Most line out jacks are mono anyway, most synths use two line outs for stereo recording and I don't think you can coax a convincing stereo sound out of a simple mono synth without effects like chorus/panning/delay...

If C&P'ing synth recordings feels like doing something dumb you can always double-track a synth line, ie. record it twice on two mono channels, pan them left/right and add effects so it doesn't sound so samey.

DDD, Monday, 3 February 2014 16:06 (ten years ago) link

have an ms-20 mini on the way for our 9 year old's birthday (shared present with my birth/fathers day). Same son has a cheap laptop, so I grabbed dexed and pedalboard/mido to work on some scripted midi/generative/transcription projects I'm hoping will be fun. FM synthesis is indeed crazy, but dexed has some decent patches built in. I'm hoping use python to set those eno patches upthread bc mouse+gui ain't the way. We will probably need a midi keyboard in case somebody wants to play chords.

145 feet up in a Jeffrey Pine (Sufjan Grafton), Wednesday, 1 May 2024 15:55 (four days ago) link

this seems like it will be awesome

https://www.youtube.com/watch?v=EPNNkyiakns

Love the Fred's Lab Tooro lofi wavetable synth but it's a bit of a chore to program, the screen on this looks like it will be a big help

papal hotwife (milo z), Thursday, 2 May 2024 07:30 (three days ago) link

SG, I like the idea of "scripted midi/generative/transcription" stuff, but haven't been able to brew up anything really satisfying... what's your workflow like?

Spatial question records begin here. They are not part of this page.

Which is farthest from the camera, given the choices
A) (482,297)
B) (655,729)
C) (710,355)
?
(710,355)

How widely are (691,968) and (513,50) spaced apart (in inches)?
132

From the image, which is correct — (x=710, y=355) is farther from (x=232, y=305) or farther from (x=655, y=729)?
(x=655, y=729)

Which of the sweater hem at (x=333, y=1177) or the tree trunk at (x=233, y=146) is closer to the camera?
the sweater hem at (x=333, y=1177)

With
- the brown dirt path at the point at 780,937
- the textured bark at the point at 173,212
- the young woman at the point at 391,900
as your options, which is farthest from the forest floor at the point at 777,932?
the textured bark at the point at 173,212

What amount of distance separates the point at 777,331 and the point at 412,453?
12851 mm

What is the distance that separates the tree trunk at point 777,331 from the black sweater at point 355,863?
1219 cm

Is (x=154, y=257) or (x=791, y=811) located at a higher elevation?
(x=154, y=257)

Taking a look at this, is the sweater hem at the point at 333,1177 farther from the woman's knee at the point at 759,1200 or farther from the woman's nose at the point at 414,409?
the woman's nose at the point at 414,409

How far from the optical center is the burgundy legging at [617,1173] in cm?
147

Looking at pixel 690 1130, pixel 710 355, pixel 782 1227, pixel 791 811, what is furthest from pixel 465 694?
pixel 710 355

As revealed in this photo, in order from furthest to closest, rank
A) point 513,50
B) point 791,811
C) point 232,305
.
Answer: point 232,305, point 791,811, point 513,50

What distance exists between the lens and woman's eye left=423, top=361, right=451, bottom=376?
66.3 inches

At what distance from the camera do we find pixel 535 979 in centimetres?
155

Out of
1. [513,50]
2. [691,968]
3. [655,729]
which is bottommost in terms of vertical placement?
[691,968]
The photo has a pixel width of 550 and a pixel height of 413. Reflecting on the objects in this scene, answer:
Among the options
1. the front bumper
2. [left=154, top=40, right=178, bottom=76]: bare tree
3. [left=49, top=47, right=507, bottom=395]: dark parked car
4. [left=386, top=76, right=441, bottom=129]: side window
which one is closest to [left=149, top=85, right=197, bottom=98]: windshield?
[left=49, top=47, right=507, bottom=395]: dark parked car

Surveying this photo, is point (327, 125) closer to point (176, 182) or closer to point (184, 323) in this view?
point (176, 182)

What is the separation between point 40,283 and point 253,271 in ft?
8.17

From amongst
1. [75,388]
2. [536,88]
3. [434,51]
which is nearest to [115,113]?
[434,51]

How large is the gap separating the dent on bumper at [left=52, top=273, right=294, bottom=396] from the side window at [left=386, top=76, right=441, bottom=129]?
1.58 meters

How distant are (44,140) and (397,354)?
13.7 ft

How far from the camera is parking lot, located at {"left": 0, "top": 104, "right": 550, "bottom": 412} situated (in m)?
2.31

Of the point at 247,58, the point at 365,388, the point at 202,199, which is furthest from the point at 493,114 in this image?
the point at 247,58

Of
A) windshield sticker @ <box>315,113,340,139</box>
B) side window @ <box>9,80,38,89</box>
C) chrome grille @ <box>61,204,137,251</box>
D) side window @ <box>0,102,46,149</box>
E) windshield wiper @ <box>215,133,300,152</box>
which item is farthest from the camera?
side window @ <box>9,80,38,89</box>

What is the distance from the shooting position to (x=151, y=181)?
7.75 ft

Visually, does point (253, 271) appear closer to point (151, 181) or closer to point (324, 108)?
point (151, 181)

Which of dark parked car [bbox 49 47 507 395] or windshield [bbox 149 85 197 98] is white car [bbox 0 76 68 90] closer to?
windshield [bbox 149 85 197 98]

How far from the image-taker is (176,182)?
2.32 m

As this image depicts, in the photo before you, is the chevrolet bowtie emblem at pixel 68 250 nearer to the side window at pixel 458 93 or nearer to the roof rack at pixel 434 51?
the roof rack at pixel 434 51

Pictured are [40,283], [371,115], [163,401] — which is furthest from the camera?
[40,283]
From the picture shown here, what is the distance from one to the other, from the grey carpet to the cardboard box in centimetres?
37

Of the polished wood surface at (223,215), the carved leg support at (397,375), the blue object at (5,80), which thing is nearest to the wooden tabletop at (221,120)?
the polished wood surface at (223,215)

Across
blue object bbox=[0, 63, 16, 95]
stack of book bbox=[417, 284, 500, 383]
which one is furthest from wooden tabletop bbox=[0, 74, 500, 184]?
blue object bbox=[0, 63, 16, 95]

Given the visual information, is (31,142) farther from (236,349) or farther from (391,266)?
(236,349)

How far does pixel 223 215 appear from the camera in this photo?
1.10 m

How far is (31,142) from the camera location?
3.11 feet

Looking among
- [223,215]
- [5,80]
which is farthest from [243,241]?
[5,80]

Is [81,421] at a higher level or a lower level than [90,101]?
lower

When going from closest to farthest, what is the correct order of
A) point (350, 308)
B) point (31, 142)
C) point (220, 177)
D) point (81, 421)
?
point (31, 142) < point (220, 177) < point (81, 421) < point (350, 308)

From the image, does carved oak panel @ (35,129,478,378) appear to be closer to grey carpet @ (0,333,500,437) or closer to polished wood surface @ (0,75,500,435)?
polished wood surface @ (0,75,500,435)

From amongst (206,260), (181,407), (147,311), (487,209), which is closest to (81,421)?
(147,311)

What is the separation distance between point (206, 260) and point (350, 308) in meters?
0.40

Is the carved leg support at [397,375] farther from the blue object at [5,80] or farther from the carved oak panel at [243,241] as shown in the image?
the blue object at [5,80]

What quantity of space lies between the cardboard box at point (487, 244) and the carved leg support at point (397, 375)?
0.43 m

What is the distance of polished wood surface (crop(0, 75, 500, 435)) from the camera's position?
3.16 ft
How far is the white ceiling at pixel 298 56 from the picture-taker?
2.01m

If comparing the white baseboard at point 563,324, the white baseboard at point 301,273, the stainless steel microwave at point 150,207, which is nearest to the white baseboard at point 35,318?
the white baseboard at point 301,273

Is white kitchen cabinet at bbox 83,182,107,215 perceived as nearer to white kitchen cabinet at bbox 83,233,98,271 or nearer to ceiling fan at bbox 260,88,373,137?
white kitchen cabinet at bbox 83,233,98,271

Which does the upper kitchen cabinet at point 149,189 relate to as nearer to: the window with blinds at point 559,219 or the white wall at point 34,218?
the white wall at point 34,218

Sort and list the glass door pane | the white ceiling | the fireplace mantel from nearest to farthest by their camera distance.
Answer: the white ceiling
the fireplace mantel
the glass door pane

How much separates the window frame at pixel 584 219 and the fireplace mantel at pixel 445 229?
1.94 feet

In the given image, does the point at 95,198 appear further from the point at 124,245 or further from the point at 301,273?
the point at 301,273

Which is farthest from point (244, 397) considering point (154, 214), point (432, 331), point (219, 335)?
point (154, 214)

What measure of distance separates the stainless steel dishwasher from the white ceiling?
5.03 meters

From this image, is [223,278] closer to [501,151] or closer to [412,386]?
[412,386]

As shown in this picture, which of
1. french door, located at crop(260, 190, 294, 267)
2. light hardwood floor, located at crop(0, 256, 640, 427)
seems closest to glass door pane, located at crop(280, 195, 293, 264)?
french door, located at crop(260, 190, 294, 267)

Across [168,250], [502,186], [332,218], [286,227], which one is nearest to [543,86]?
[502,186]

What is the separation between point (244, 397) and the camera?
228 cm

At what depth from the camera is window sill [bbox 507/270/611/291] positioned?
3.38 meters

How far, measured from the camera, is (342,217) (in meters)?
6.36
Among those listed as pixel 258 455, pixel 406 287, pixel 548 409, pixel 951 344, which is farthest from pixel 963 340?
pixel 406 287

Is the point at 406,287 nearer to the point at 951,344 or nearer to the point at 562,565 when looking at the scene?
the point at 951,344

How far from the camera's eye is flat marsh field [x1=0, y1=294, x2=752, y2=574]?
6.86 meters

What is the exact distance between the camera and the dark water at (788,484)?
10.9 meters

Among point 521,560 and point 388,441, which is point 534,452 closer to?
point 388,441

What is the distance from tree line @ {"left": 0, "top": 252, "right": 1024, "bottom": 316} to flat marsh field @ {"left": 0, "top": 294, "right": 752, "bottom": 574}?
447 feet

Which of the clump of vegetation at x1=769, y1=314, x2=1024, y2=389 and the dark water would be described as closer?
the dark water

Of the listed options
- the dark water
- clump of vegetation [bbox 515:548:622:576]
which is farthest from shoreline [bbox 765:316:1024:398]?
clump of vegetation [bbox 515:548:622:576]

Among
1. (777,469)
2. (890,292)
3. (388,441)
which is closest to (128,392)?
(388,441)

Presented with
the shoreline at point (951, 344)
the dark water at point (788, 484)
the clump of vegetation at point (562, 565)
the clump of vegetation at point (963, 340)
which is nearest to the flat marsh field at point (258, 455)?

m0stly clean (Slowsquatch), Thursday, 2 May 2024 10:52 (three days ago) link

I've only spent a handful of hours on the scripting so far. It's a fun learning and (within family) teaching tool. I'm using pedalboard, an open source spotify project, to get multiple VST instrument objects with different patches from Dexed.vst3. There's probably better python DAW stuff for this. I wrote some defs for generating 88 piano key scales from an input song key and chords from a root note. I wrote a def with numpy.random that takes a starting index to the array of notes in a scale and a number of requested notes. It builds 8-note phrases, randomly walking away from the start, and then resets to the start note for each phrase. I put the randomness in 'EchoEcho 3' over a progression in 'Chroma 5 Y'. It sounds like preset windchimes, which I'm guessing is a common landing zone for fast versions of this sort of thing. here's example output.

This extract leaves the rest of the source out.